La température monta légèrement, pendant l’après-midi, et la neige se mit à tomber, fine et dure comme du cristal. Il n’y avait pas de vent. Les blancs flocons descendaient tout droit, en une paisible monotonie.

Morganson se tapit dans un creux du sol, sous l’avalanche inlassable, les yeux fermés, et à demi courbé, la tête sur ses genoux. Il ne pouvait voir, mais ses oreilles montaient la garde.

Mais pas un glapissement de chiens, pas un crissement de traîneaux, pas un cri des conducteurs ne rompait le silence.

Au crépuscule, l’homme rallia sa tente, se coupa une nouvelle provision de bois, mangea deux biscuits et se fourra sous ses couvertures.

Mais il avait insuffisamment mangé. Aussi ne dormit-il que d’un sommeil agité, se retournant sur lui-même a tout moment, en geignant et en grognant. À minuit, il dut se relever et absorber un autre biscuit.

*

Au cours des jours qui suivirent, le froid se fit plus intense.

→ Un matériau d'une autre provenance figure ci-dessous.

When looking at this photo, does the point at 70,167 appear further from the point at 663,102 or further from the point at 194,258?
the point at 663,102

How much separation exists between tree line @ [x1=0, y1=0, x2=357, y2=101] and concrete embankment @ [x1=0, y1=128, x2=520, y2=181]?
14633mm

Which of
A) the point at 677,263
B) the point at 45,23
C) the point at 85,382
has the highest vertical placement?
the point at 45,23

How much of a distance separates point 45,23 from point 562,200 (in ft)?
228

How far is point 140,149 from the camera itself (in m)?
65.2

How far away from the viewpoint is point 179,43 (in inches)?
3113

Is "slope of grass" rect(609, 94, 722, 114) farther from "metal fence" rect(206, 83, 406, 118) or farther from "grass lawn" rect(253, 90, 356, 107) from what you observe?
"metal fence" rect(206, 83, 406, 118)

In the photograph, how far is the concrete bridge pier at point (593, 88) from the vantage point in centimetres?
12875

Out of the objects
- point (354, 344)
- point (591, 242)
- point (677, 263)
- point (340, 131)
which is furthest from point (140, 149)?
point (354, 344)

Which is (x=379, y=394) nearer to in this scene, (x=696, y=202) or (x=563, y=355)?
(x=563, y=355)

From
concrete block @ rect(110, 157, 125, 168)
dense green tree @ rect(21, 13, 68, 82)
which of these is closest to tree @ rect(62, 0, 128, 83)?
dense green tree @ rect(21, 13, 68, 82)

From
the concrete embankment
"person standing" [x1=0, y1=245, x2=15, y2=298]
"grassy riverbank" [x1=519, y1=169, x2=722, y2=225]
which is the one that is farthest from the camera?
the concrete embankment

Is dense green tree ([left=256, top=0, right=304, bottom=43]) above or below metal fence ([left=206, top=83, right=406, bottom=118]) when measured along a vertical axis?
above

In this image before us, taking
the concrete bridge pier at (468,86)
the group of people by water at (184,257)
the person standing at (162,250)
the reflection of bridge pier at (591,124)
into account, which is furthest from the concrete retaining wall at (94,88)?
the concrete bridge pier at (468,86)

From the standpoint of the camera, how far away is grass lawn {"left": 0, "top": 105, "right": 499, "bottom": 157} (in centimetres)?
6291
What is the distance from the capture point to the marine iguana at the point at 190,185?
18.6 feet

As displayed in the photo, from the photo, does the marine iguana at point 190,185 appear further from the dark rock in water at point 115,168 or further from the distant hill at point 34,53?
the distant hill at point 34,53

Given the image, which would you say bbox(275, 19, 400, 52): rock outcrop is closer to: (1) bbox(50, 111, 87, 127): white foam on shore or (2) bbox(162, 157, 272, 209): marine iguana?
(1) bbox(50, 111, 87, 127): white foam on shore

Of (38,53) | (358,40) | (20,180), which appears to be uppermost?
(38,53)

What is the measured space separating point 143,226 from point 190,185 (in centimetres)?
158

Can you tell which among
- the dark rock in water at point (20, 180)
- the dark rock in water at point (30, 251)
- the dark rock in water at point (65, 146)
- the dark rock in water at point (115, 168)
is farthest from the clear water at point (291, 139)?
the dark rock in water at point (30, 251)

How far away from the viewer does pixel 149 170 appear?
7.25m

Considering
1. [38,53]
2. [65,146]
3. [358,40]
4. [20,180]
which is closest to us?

Morganson constata que quatre biscuits par jour étaient insuffisants à fournir à son corps le calorique nécessaire, en dépit des innombrables tasses de bourgeons de sapin dont, pour soigner son scorbut, il assaisonnait sa nourriture. Il dut augmenter sa ration.

Son menu fut, dès lors, de trois biscuits le matin, de thé à midi, de trois autres biscuits le soir. Entre-temps, de la tisane de bourgeons de sapin, à discrétion.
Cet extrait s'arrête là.